TOKYO, JAPAN — The Japan Aerospace Exploration Agency (JAXA) has partnered with Boeing on a joint research project to develop quieter mid-sized passenger planes.
The noise-print of airplanes is an issue that aircraft producers are trying to solve. Despite the recent fall in air traffic due to the Covid pandemic, the demand for air travel has significantly surged over time. The new routes have increased airport's both domestic and international arrivals resulting in many aircraft flying at low altitudes over big cities and the noise pollution problem.
Japan's Transport Ministry has tried different methods to fight the problem. It has even ordered planes to descend at steeper angles, which caused an increase in hard landings and forced some planes to divert to Narita, 70km outside Tokyo.
Aircraft and engine manufacturers have worked on the problem for a while, too. New-generation engines helped improving efficiency and dramatically reducing sound.
But continuously increasing air traffic volumes have made such improvements insufficient.
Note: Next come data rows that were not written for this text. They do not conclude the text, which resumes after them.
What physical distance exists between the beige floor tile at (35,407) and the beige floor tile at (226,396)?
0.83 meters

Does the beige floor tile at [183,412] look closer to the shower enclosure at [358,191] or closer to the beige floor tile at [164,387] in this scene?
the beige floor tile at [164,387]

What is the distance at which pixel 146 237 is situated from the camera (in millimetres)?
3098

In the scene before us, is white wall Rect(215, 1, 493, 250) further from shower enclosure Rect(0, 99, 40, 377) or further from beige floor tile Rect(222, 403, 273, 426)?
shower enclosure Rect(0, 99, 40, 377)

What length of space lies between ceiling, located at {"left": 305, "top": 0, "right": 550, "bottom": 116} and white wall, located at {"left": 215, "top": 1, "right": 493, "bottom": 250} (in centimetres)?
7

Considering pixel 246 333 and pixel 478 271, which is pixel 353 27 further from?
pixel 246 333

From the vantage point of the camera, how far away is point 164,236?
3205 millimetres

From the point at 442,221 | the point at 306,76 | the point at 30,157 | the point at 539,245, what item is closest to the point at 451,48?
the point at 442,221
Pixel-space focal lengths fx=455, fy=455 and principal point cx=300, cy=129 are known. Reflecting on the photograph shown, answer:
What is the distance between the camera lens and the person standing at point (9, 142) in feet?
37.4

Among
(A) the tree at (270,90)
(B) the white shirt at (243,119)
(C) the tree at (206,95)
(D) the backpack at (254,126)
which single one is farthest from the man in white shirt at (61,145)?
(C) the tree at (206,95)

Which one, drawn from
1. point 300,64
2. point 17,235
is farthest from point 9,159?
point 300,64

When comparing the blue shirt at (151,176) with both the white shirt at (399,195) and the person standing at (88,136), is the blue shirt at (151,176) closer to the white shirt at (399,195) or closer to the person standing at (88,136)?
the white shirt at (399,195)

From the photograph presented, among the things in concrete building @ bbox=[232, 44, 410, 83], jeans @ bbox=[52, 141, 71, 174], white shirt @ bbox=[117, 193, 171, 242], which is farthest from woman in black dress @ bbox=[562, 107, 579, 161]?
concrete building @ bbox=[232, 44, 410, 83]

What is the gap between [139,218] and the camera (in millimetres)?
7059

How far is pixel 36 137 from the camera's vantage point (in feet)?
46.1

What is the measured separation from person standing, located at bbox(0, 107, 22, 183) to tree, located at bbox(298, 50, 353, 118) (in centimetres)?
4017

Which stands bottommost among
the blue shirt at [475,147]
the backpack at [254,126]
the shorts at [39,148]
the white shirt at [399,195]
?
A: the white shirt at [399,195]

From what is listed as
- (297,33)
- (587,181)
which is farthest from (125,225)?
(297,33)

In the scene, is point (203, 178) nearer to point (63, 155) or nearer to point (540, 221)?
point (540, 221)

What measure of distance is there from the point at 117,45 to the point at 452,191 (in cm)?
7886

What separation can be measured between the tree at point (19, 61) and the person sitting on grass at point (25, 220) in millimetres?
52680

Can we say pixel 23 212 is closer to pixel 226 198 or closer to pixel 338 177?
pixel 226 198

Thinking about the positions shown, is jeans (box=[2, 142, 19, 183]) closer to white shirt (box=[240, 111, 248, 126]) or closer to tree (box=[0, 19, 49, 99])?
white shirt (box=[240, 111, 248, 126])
All this puts the aviation industry in a bit of a tricky spot as it strives to meet future passenger traffic demands.
JAXA worked with Japanese aircraft industries, universities, and NASA to further quiet aircraft by tackling airframe noise for six years starting in 2013 through the Flight Demonstration of Quiet Technology to Reduce Noise from High-lift Configurations (FQUROH) project. FQUROH researchers have largely considered noise coming from flaps, slats, and landing gear – equipment that help planes to reduce their speeds while landing without sacrificing lift. The noise caused by turbulent airflow from these sources sometimes surpasses the engine noise during the final approach.
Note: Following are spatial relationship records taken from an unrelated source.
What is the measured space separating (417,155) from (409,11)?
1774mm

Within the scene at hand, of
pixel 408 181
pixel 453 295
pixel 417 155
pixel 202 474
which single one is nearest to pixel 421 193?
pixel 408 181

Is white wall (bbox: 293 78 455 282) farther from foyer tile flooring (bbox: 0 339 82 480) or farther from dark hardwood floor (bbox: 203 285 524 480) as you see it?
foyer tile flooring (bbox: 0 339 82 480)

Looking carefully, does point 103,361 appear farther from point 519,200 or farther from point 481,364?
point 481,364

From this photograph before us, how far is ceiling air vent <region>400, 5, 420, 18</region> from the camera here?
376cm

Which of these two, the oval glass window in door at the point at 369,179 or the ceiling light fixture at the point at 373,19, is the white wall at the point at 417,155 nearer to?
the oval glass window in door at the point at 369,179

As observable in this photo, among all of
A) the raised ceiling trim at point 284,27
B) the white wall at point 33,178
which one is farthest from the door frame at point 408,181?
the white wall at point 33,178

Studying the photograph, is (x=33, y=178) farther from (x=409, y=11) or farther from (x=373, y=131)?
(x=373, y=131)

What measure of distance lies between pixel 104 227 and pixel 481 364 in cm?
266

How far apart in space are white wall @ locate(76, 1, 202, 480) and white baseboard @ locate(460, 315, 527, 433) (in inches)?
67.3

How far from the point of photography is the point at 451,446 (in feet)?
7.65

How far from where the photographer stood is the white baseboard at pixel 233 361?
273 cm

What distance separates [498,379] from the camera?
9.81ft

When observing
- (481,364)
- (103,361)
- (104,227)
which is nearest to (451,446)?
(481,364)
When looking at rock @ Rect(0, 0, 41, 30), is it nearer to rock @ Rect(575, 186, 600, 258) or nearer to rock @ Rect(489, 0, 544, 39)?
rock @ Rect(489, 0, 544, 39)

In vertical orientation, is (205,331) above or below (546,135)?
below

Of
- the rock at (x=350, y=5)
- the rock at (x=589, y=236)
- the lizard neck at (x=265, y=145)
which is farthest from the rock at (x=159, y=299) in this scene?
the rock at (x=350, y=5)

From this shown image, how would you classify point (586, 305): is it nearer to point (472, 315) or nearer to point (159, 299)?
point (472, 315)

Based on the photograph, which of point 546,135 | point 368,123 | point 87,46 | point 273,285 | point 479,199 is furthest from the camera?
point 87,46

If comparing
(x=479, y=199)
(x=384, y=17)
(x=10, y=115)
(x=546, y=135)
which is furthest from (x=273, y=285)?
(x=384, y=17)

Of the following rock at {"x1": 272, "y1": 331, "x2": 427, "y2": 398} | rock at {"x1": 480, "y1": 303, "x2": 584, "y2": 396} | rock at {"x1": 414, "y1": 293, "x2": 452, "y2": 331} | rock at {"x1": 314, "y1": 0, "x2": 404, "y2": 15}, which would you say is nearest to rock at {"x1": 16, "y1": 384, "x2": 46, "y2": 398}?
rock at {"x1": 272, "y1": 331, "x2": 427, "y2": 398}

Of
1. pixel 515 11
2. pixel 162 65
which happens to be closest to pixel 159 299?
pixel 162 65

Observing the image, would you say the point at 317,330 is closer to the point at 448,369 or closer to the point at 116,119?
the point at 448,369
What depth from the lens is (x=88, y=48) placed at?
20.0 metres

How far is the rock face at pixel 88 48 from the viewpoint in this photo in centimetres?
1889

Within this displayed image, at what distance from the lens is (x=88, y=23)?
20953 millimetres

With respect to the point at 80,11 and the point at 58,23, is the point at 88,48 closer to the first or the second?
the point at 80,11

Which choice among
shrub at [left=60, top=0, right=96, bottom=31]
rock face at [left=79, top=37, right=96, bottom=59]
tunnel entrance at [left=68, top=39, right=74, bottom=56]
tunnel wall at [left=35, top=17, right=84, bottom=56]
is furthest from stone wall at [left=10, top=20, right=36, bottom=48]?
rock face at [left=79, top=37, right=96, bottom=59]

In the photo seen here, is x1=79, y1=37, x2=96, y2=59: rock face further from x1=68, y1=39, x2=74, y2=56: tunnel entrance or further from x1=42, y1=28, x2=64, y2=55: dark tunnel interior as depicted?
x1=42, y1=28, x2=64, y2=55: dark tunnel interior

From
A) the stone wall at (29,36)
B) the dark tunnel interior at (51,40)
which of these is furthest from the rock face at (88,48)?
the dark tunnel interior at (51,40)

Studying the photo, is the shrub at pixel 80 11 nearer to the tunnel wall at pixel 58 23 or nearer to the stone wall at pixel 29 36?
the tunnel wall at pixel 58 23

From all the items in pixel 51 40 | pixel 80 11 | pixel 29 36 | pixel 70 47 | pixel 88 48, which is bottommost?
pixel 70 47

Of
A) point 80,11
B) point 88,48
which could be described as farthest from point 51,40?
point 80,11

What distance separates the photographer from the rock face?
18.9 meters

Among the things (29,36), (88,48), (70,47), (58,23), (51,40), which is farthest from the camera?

Probable solutions determined by FQUROH to reduce the noise-causing turbulent flow are practical flap-edge configuration devices, serrated lower parts of the slat to break down large-scale vortices, and perforated fairings on the landing gear.
Testing such designs with wind tunnels and computer simulations only gets you so far, hence JAXA's partnership with Boeing to build on the FQUROH research and their development of a plan for validating designs in-flight tests.
JAXA said it will continue working with Japanese manufacturers on the noise-reduction design concepts in the meantime. The agency also said it will finalize design concepts by March 2022 and that these would be ready for flight test in 2023 "or later."